- AIM OF THE TASK -
The answer must be a single number: how many lines in this listing hold the word "rouleaux".

- INPUT -
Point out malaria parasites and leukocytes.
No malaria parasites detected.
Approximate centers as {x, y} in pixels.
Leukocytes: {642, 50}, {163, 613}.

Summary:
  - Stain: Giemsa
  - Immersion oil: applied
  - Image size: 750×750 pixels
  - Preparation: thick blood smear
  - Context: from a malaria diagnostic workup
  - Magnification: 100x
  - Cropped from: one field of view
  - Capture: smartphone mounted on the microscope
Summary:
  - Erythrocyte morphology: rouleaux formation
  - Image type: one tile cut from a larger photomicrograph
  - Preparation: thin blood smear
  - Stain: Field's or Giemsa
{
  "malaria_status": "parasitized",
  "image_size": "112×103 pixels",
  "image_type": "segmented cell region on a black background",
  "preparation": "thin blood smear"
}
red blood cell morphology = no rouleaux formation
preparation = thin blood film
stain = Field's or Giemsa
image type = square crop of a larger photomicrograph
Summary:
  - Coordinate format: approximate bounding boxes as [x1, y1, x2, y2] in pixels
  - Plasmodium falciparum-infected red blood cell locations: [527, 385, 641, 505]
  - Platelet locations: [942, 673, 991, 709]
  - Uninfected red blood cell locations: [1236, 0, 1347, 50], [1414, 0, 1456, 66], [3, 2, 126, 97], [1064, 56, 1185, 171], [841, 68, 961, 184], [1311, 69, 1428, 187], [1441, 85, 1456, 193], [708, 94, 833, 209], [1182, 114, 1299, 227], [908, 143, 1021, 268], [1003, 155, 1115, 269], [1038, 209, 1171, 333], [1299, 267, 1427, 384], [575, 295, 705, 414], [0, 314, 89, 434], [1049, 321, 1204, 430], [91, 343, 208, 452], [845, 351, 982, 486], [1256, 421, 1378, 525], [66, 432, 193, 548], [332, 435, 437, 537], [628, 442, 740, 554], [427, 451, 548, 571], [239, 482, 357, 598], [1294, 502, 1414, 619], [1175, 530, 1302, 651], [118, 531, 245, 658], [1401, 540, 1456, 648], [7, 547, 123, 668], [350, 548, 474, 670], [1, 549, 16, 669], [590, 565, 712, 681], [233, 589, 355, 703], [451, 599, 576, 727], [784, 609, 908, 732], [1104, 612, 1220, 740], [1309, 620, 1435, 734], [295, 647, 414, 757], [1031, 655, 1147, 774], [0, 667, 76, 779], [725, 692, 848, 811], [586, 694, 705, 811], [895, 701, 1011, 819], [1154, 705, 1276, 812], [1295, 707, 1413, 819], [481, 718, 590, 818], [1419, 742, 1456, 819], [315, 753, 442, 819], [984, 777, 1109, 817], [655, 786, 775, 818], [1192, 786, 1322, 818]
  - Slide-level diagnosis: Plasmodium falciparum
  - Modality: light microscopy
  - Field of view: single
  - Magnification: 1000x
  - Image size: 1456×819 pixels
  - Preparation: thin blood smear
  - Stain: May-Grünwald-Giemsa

- FINAL ANSWER -
2